Problems to work on.
[1] Answer these questions from the article on the St. Olaf worship conference, one line each:
(a) What organization operates ChoralNet?
(b) In which years does St. Olaf College host the conference?
(c) On what date was the half-day online conference held?
[2] Repeat the article on the St. Olaf worship conference word for word, starting at "Modulating/Adjusting to a" and ending at "by the author.".
[3] Write the next part of the article on the St. Olaf worship conference, beginning after its last sentence.

Text under study.
....
Modulating/Adjusting to a New Era: St. Olaf’s Long-Time Conference on Worship, Theology, and the Arts Goes Virtual
This post was written by St. Olaf alum and church musician Austen Wilson ’03, and originally published on ChoralNet, a blog operated by the American Choral Directors Association (ACDA) and used with permission by the author.
In even-numbered years, St. Olaf College hosts the Conference on Worship, Theology, and the Arts (further called CWTA in this post). It is a profoundly moving week-long conference attended by both church musicians and clergy from a variety of denominations. Nationally-renowned faculty from the college and around the nation provide a rich environment for learning and worship. One of these conferences would have happened during the summer of 2020. Unfortunately, due to the pandemic, it was cancelled. Thankfully, a few of the organizers held a half-day online conference on July 20, 2021. Based on the original theme of the 2020 conference, “Scatter the Imagination of our Hearts,” it was an inspiring and thought-provoking conference, despite it being held through Zoom.
....
Given data.

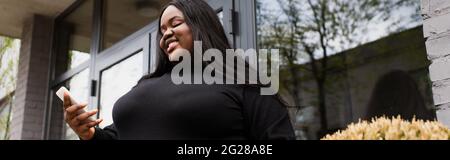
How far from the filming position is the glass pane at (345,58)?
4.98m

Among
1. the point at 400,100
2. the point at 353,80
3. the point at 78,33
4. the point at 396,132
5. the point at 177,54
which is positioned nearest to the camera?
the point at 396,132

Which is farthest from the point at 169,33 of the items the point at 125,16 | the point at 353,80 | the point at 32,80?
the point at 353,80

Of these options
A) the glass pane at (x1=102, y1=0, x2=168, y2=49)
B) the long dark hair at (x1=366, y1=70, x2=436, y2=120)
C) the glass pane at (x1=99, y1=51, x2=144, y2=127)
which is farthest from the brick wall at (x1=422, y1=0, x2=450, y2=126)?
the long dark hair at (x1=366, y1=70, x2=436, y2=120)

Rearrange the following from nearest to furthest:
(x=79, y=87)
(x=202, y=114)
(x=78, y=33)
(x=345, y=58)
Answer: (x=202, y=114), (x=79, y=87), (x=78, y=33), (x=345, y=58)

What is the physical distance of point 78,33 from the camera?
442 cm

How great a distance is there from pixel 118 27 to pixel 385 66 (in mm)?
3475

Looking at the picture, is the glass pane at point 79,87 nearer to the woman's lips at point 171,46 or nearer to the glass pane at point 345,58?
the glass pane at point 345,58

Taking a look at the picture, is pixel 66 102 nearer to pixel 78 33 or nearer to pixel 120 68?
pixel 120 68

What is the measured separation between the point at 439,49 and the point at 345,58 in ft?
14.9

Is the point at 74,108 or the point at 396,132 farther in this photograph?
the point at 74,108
....
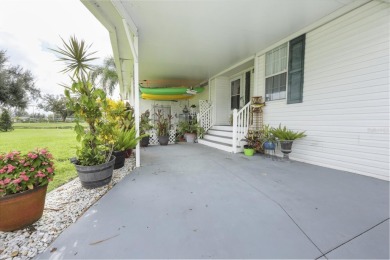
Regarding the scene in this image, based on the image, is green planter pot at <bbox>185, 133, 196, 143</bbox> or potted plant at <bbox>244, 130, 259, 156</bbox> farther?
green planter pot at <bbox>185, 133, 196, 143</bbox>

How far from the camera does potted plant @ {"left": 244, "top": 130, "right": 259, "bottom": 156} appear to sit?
....
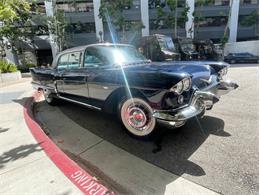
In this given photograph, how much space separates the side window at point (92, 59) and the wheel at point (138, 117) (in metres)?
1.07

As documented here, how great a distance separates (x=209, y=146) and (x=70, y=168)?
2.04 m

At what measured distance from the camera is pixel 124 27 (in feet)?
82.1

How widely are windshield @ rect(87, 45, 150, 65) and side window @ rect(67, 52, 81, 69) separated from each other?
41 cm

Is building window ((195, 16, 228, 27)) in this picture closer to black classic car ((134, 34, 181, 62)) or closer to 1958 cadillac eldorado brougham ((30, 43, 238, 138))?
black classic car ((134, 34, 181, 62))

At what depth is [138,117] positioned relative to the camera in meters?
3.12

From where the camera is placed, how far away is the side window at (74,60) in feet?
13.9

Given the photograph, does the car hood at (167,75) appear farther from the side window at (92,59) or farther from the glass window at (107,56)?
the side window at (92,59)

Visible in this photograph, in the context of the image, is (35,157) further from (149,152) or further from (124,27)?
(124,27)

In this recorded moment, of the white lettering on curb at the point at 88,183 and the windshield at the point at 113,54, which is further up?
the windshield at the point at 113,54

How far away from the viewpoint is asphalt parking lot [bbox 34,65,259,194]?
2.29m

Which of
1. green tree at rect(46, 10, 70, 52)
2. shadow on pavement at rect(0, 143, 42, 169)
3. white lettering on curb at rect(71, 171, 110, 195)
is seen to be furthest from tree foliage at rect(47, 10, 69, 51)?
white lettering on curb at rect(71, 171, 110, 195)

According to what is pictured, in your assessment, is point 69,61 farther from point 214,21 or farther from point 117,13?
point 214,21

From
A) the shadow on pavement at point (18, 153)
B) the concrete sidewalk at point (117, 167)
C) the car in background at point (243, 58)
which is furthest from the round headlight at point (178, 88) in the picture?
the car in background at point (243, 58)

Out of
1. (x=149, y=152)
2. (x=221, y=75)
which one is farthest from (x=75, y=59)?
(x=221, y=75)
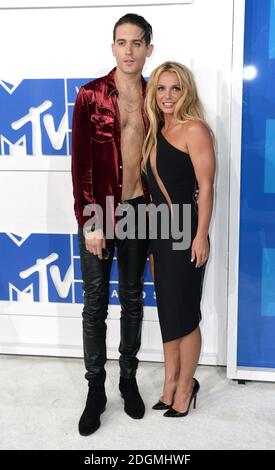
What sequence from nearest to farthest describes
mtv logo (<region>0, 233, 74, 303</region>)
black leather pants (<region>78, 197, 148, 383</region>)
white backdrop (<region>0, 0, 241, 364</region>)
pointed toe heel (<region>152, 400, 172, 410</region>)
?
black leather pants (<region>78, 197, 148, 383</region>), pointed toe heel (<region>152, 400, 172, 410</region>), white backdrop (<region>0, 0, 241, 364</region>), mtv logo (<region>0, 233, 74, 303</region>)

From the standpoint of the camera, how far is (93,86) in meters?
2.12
....
Answer set.
[1]
(a) The American Choral Directors Association (ACDA)
(b) Even-numbered years
(c) July 20, 2021

[2]
Modulating/Adjusting to a New Era: St. Olaf’s Long-Time Conference on Worship, Theology, and the Arts Goes Virtual
This post was written by St. Olaf alum and church musician Austen Wilson ’03, and originally published on ChoralNet, a blog operated by the American Choral Directors Association (ACDA) and used with permission by the author.

[3]
The conference started at 4:30 pm EST with an address by Dr. Anton Armstrong, conductor of the St. Olaf Choir. In the message, he spoke on the power of music to help worship leaders and faith communities grapple with issues of equity and inclusion. In the address during CWTA, Dr. Armstrong posed a number of thought-provoking questions. How have we been scattered in body, mind, spirit, voice with twin pandemics of COVID and systemic racism? How might we be brought back together? How might church musicians be pastoral servant leaders and both priest and prophet? How do we transform ourselves to do the work of diversity and inclusion? We have the charge to lift every voice, not just a few or a handful of voices.
How do we transform ourselves to do the work of diversity and inclusion? We have the charge to lift every voice, not just a few or a handful of voices.
After the address, we had the opportunity to enter into breakout rooms for 15 minutes to discuss the talk and then ask Dr. Armstrong questions, some of which dealt with resources we might use in expanding repertoire. These included Choristers Guild, GIA, pieces by Rollo Dilworth, and the Justice Choir Songbook. He also discussed how in the past year, the St. Olaf Choir had discussions about inclusion and all signed on to a social contract.
Following the discussion was a worship moment, which was recorded ahead of time and lasted about 10 – 15 minutes. The sole leaders were an organist, eight singers, and two pastors. It included prayers, readings, and a few sung components where participants were encouraged to sing while their Zoom screen was muted.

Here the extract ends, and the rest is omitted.